The PLC voted 51-1 in favor of dissolving Arafat's appointed 18-member limited self-rule cabinet. Sixteen ministers gave letters to Arafat signaling readiness to resign if asked. But Arafat confirmed the corrupt ministers in their positions rather than firing them. Additionally, PLC member Haider Abdel Shafi resigned due to "frustration with the performance of the PLC and with the executive's total lack of concern for its recommendations," and added, "The PLC is a marginal body and not a true parliament."
Even as the PLC committee was conducting its investigation, Arafat appointed Tayeb Abd al-Rahim, general secretary of the Presidential Office, to make a detailed inquiry into acts of corruption. His report remains secret.
In practice the reports were meaningless. Since Arafat does not honor rule of law, decisions by auditors or the Palestinian Legislative Council fall by the wayside. Corruption continues. More than six years after the report's issuance, Tarifi remains in the cabinet. Rather than face charges, Sha'ath has won promotion.
In another case, Salam Fayyad, the official in charge of finance, again said in August 2003 that there were many "irregularities" in the work of the Petroleum Authority, which has been siphoning money to secret bank accounts for years. When Nablus legislator Mu'awyah al-Masri asked for details and figures about the revenues from oil products, Fayyad shocked the lawmakers by declaring, "Unfortunately, the documents related to the revenues from oil products—or how the money was used—can't be found. They have disappeared from the ministry."
The bank accounts of Harbi Sarsour, head of the Petroleum Authority, were frozen by the PA pending investigation into the scandal. But an initial investigation by Fayyad's office and the PLC showed that much of the oil profits had been deposited into a bank account under Arafat's name.
For sheer scale, few allegations match up to a deal allegedly struck between Muhammad Rashid, one of Arafat's economic advisors, and the late Yossi Ginosar, a former Israeli security officer. Ginosar's company, ARC, helped open Swiss bank accounts and deposit funds into them derived from both PA-financed companies and Israeli tax rebates to the Palestinian Authority. Over a period of five years, approximately US$900 million was diverted to these accounts.
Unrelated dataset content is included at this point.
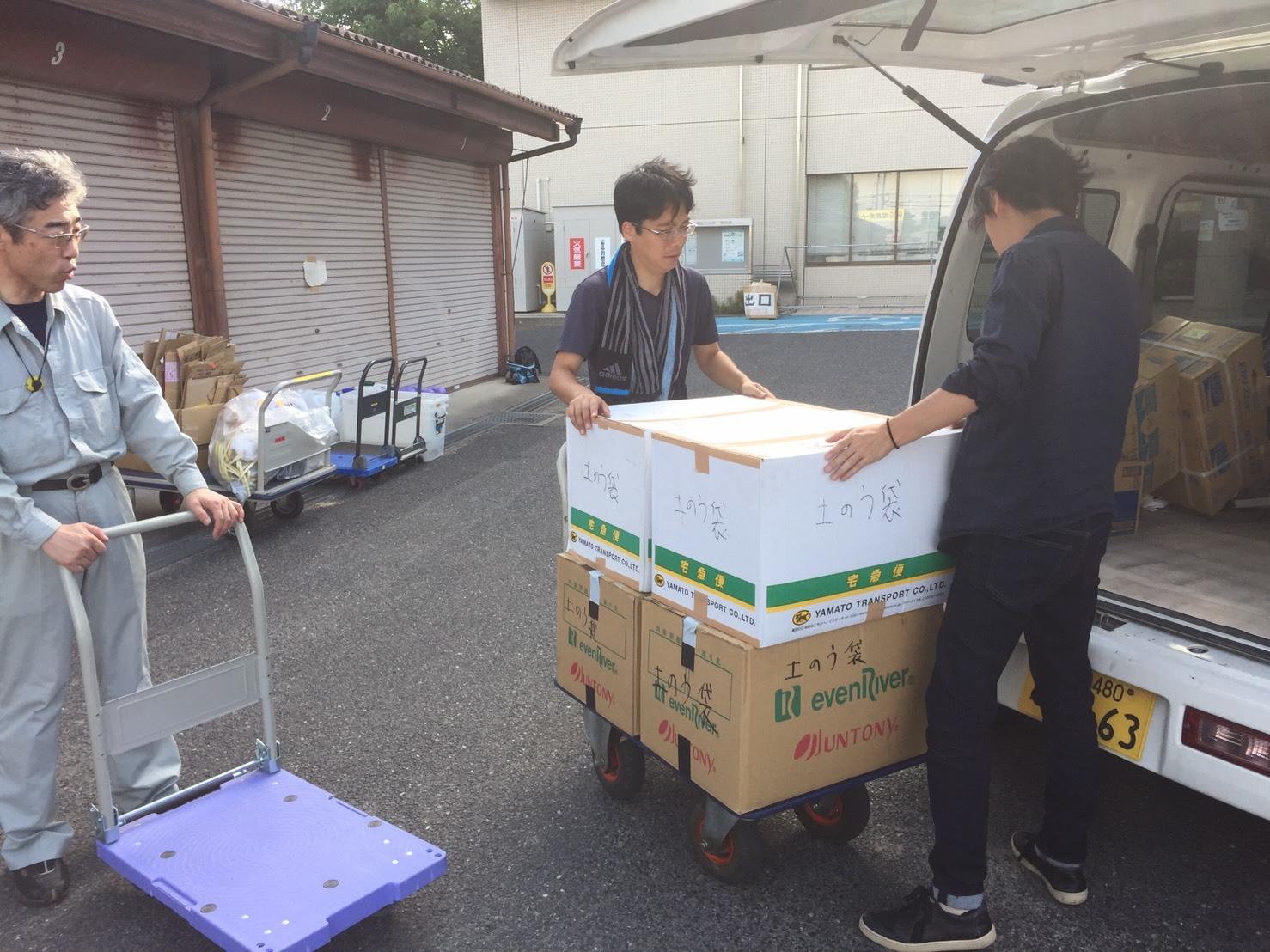 災害復旧工事に向けて工務店ができること_c0274374_00292226.jpeg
In early 2002, the Palestinian Center for Policy and Survey Research conducted a poll in which they surveyed 1,320 Palestinians. Eighty-five percent believed that there was corruption in PA institutions; only 16 percent gave a positive evaluation to democracy under the Palestinian Authority. Eighty-four percent expressed support for fundamental reforms in the PA.
Arafat Robs the Palestine International Bank
On November 28, 1999, I became a victim of Arafat's abuse of power and flagrant disregard for the law. That's when, in direct breach of the law, Arafat issued a decree dissolving the Palestine International Bank's board of directors. The state-controlled Palestine Monetary Authority took over the bank, and with Arafat's blessing and written approval, formed a new supervisory board of directors, including at least one convicted and Interpol-wanted felon. The unlawful takeover was a confiscation of my own, my shareholders', and my clients' private assets for Arafat's personal use. At the date of seizure, PIB total assets amounted to $105 million. Since the takeover, they have neither called for a shareholders' meeting nor disclosed the bank's balance sheet.
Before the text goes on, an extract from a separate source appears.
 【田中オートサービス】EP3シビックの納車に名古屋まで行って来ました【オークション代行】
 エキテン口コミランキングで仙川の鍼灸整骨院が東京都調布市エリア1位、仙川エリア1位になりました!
The PLC investigated the seizure of the bank after I lodged a complaint in 2000 about the PIB's unlawful takeover. The PMA governor then threatened the bank's auditing firm, Talal Abu Ghazaleh International (TAGI), for revealing facts and figures that implicated the Palestinian leadership. The PMA governor took punitive measures against them but was unanimously condemned by the PLC. Meanwhile, the PMA altered, hid, or destroyed bank records in their campaign to demonstrate malfeasance on my part retroactively. They supplied false information to the PricewaterhouseCoopers (PWC) group leading to a faulty audit. PWC seems to have taken for granted the accuracy of material that PMA governor Amin Haddad supplied, but he both provided some fraudulent documents and omitted others. The Qatari government, which has remained interested in the case because of my Qatari citizenship, rejected the PWC Report.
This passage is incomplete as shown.